話を聞いてるうちに、だんだん小野フランキスカを消沈させたやつらに対する怒りが湧いてきて、「あのさ、あんたが教えてもらったタンヤオってのはさ……」と熱っぽく語り出していた……
「……最初っから使える牌の33パーセントを捨ててるってわけ。相手はあんたが捨ててくる牌を絞れるし、それを利用して高い手で上がることもできるわけ」とわたしが一方的にまくしたてるのを聞き終えると、小野フランキスカは「たしかにタンヤオはわたしには似合わない戦法だな」とすまして言う。
「次の勝負には役も戦法も完璧に叩き込んで望むつもりだ、負けはしない」と、いかにも初心者が言いそうなことを口走るので、わたしはまた小野フランキスカを制する。
「わかった。金は貸す。ただし勝負に挑むのは、わたしとみっちり練習してからだ」と告げると、小野フランキスカは目をキラキラさせてよろこびをあらわにする。
わたしは小野フランキスカに両手をつかまれぶんぶん揺さぶられるがまま、(今夜は眠れないな……)と覚悟をきめた――
「おまえはいつもわたしにやさしいな」
不意に、にらめっこしていた役表から顔を上げて、小野フランキスカが言う。
「やっぱり、あれか? 小野と栖庫の因縁みたいなやつか……?」
それを聞いて、わたしは少し胸が締めつけられる。
(すくら……栖庫か…… いやな名を聞いてしまったな……)
しかし、それを態度に出さないように気をつける。
「それは関係ない」「だいたい、三代前の栖庫が小野の身代を食いつぶしてから、栖庫と小野の因襲は断たれたろ」「オヤジなんか、わたしには小野と関わるなっていつも言ってたのに」というわたしの言葉に納得したのかしてないのか、小野フランキスカは「ふーん」と気の抜けた相槌を打ち、また役表に目を落とすふりをして、「でも、わたしはナオがいてくれてしあわせだな」とつぶやくように言う。栖庫ではないほうのわたしの名を呼んで。
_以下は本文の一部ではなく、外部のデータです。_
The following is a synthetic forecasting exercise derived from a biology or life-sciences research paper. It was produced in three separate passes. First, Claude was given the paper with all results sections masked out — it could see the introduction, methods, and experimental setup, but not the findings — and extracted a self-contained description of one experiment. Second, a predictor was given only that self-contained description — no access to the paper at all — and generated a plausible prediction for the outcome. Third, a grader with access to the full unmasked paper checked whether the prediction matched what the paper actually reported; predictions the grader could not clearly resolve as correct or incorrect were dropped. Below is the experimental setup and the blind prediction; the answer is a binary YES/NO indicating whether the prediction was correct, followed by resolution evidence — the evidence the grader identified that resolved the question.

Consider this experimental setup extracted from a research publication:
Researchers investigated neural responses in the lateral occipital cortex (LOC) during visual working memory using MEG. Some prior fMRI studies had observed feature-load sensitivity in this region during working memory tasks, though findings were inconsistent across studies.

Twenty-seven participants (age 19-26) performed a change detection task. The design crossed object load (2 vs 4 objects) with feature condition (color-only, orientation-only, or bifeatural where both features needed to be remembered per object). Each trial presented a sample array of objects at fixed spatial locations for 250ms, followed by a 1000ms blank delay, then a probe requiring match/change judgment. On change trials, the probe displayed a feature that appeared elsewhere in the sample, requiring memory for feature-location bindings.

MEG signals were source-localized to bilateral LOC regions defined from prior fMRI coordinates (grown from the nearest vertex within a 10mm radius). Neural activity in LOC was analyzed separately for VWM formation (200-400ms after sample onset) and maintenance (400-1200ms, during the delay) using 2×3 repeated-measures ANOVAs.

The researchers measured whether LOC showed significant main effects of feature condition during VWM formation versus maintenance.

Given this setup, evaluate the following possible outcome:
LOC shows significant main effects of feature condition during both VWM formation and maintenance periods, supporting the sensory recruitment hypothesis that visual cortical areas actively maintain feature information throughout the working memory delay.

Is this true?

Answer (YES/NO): NO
胸の、さっきとはちがうところが締めつけられて言葉につまったわたしは「ありがと」とだけ素っ気なく言い、小野フランキスカはそれを聞くと「ふふっ」と満足そうに笑って、こんどはちゃんと役表に目を落とす。
栖庫のことは、栖庫と小野の因縁のことは、いまはあまり考えたくない。いずれ時が来たらわたしは栖庫の跡を襲い、栖庫の当主として何代目かの「栖庫柾楠」を名乗ることになるだろう。
けれど、そうであろうがなかろうが、わたしは小野フランキスカにふりかかる災厄を祓い除け、小野フランキスカを悲しませるものすべてから守る。
小野フランキスカが小野フランキスカらしく歩いてゆけるように、わたしの命を捧げる。
小野フランキスカに最期がおとずれるそのときまで、わたしは小野フランキスカとともにある。
彼女が飛ぶというならわたしもいっしょに飛ぶし、彼女が死ぬというならそのときは一瞬たりとも遅れずわたしも死ぬ。
それが、わたしの願いだ。
「フランキスカ」 ·····わたしが名を呼ぶ
「ん」 ·····うつむいたまま軽い返事
「ぜったい勝つぞ」 エールを(祈りを)贈る
「……うん!」
ぱっと顔を上げた小野フランキスカは頷いて、「えへへ……」と笑った。